— Я бы тоже хотела посмотреть, — попросила Ацухимэ. Они только что покинули потайной ход, и Артем задвигал ширму.
— Что с вами поделаешь, — вздохнул даймё. — Пошли уж…
Народу в саду собралось немало. Ну, двое спорщиков, это понятно. Неизвестный, одетый как странствующий монах. Не иначе свидетель, которого приволок один из спорщиков. Самурай, который при Артеме исполнял обязанности писаря. Артем взял за обыкновение документировать свои распоряжения, так сказать, во избежание будущих недоразумений. Тут же перетаптывался Сюнгаку, которого Артем тоже пригласил вместе со спорщиками, так как и от него могли потребоваться кое-какие услуги. Сюнгаку вообще-то был частым гостем в замке, наведывался сюда не реже одного раза в неделю — именно с такой периодичностью они с Артемом обсуждали текущие дела. Было что обсуждать: игровой бизнес процветал, а им теперь по всей провинции от имени Белого Дракона заведовал Сюнгаку.
Кстати, за ту неделю, что Артем его не видел, Сюнгаку умудрился еще больше потолстеть. Хотя неделю назад казалось, что он достиг предела и дальше можно только лопнуть. Ан нет. Что ж, кушает Сюнгаку теперь хорошо, ни в чем себе не отказывает, пешком почти не ходит — перемещается исключительно на носилках. Сюда его, понятное дело, тоже принесли из Ицудо слуги на драпированных шелком, украшенных кистями носилках — как и всякий скоробогач, Сюнгаку имел склонность к показной, режущей глаза роскоши.
Здесь же, около приготовленного к процессу заседательского места (расстеленной перед низким столиком циновки), дожидался прихода господина даймё Такамори, за которым всегда посылали в таких случаях. Такамори зачастую был незаменим как советчик. В законах он разбирался не сильно, а вернее будет сказано, весьма скверно разбирался, зато был сообразителен по части, так сказать, стратегической и часто давал дельные советы. Рядом с Такамори стоял Фудзита, потому что он всегда охранял Артема.
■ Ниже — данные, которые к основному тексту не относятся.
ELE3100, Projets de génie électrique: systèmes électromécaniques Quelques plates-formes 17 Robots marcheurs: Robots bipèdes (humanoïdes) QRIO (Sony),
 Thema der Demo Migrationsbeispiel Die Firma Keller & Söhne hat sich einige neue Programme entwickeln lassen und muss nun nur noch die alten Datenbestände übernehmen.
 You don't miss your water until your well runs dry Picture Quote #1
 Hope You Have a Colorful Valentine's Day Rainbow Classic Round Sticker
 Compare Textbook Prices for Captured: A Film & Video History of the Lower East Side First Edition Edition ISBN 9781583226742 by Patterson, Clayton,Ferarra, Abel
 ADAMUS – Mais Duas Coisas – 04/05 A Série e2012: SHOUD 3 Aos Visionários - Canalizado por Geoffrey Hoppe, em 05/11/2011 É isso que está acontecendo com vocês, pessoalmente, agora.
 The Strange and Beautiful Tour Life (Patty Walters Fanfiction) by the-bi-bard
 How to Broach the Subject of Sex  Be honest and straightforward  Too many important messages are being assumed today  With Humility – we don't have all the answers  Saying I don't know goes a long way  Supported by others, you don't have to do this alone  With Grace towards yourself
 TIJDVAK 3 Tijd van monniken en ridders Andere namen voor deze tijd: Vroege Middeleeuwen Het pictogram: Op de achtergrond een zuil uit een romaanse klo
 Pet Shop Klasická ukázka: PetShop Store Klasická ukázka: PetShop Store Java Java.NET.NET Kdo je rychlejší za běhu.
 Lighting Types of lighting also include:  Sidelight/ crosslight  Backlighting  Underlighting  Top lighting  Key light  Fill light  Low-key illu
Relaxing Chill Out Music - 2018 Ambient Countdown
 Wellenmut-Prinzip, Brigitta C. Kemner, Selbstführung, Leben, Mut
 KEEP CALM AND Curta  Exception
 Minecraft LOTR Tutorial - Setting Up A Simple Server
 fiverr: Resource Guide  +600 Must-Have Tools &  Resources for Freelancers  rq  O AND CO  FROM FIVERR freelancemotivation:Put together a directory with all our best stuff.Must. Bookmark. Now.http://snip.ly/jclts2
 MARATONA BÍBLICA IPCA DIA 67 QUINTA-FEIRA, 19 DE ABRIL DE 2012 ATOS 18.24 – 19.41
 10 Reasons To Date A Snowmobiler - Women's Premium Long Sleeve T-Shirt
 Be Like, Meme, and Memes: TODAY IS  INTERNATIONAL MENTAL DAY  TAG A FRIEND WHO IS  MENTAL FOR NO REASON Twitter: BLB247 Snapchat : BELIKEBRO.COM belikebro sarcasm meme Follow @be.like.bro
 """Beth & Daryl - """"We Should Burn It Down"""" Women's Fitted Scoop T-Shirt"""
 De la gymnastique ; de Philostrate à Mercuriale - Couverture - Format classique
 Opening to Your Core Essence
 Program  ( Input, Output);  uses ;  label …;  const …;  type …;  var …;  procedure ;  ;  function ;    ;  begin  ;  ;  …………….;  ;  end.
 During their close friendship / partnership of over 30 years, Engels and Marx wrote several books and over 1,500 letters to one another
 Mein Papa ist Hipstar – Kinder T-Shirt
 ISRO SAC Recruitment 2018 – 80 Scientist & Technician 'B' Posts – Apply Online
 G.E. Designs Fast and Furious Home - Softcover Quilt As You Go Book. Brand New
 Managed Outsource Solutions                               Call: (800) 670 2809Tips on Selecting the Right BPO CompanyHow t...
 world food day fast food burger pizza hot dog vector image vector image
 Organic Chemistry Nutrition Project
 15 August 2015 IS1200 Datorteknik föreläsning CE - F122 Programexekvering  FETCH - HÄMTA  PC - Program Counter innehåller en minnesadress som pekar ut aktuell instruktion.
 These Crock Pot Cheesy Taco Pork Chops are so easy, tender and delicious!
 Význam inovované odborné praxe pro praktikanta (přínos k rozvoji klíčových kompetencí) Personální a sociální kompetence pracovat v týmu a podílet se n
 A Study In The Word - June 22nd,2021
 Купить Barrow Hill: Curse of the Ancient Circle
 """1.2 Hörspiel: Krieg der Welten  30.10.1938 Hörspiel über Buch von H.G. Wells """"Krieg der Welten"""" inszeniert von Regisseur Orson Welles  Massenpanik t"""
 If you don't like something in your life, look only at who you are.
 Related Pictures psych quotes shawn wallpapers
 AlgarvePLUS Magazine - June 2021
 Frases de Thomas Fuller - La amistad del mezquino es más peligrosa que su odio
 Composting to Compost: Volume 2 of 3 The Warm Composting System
Артем уже, конечно, вспомнил, что там не поделили эти спорщики. Собственно, даже если бы и не вспомнил, то догадался бы. Больше половины всех самурайских споров, в которых ему приходилось выступать арбитром, были об одном и том же — о земле. Да и вообще в других делах самураи предпочитали разбираться при помощи поединка, не отвлекая господина сюго по пустякам.
За истекшие четыре месяца Артем поднаторел в решении подобных споров, как и вообще теперь весьма был осведомлен в древнеяпонских земельных вопросах. Поневоле пришлось вникать в тему, раз за справедливостью бежали именно к нему.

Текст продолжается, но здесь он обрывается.